Please explain in one to three sentences why, in the forum thread below on Gauss' law of gravity, the commenter jibe thinks the intended formula is $\textbf{g} = - \nabla \phi$ rather than $\textbf{g} = \nabla \phi$.

Provided text
Segment Open

Why "this does not really constitute a proof"? –  Martín-Blas Pérez Pinilla Jan 30 at 9:13
    
I think you mean $\textbf{g} = \nabla \phi$, not $\nabla \cdot \phi$. –  Paul Siegel Jan 30 at 9:13
    
Aside from that, I too am curious why you don't like the divergence theorem argument? –  Paul Siegel Jan 30 at 9:14
    
@PaulSiegel I guess, he even means $\textbf{g} = - \nabla \phi$, which is the usual convention in physics. –  jibe Jan 30 at 10:12

1 Answer 1

One can get quite far towards Gauss' Law of gravity without knowing Newton's Law, but not all the way. To explore this, suppose that all we know is that the gravitational force depends on mass and radial distance:

$\mathbf{g} = k(M, r) \cdot \mathbf{e_r}$

Here, $k$ is an unspecified function, $M$ is a mass which can be taken as being located at the origin, $r$ is the radial distance from the origin, and $\mathbf{e_r}$ is a radial unit vector.

Segment Closed

Collected material
Segment Open

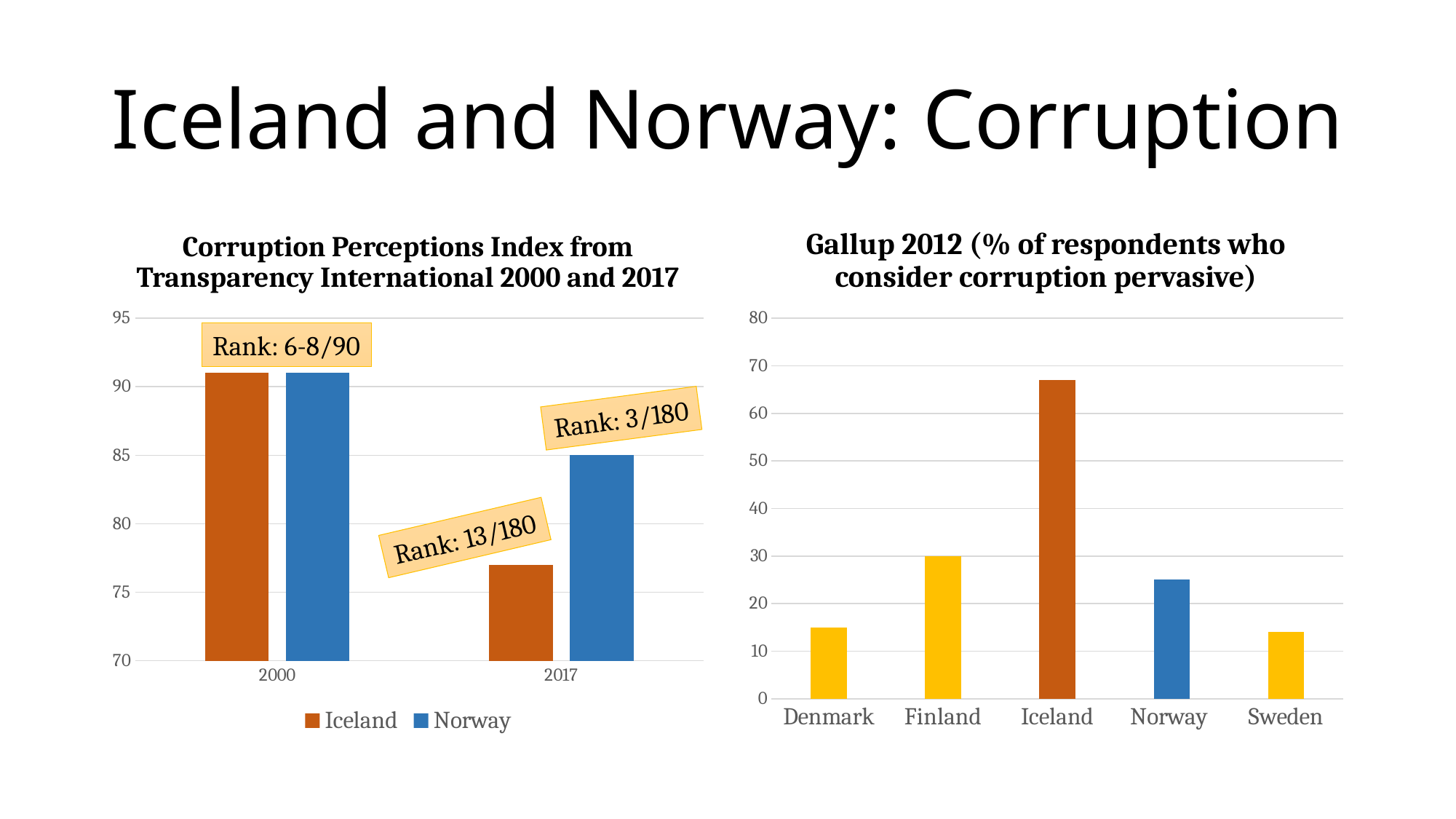
In the Gallup 2012 chart, is the value for Denmark greater or less than 20? less In the Corruption Perceptions Index chart, is the value for Iceland in 2017 greater or less than 80? less In the Corruption Perceptions Index chart, which series has the larger value in 2017, Iceland or Norway? Norway In the Gallup 2012 chart, which country has the larger value, Finland or Norway? Finland What kind of chart is the Corruption Perceptions Index chart on the left? bar chart In the Corruption Perceptions Index chart, is the value for Norway in 2000 greater or less than 90? greater How many series does the legend of the Corruption Perceptions Index chart list? 2 In the Gallup 2012 chart, which country has the highest value? Iceland In the Corruption Perceptions Index chart, what rank label is shown above the 2017 Norway bar? Rank: 3/180 How many countries are shown on the x axis of the Gallup 2012 chart? 5 In the Corruption Perceptions Index chart, does Iceland's value rise or fall from 2000 to 2017? fall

Segment Closed

Task response
jibe thinks the minus sign is meant because $\textbf{g} = - \nabla \phi$ is the usual convention in physics.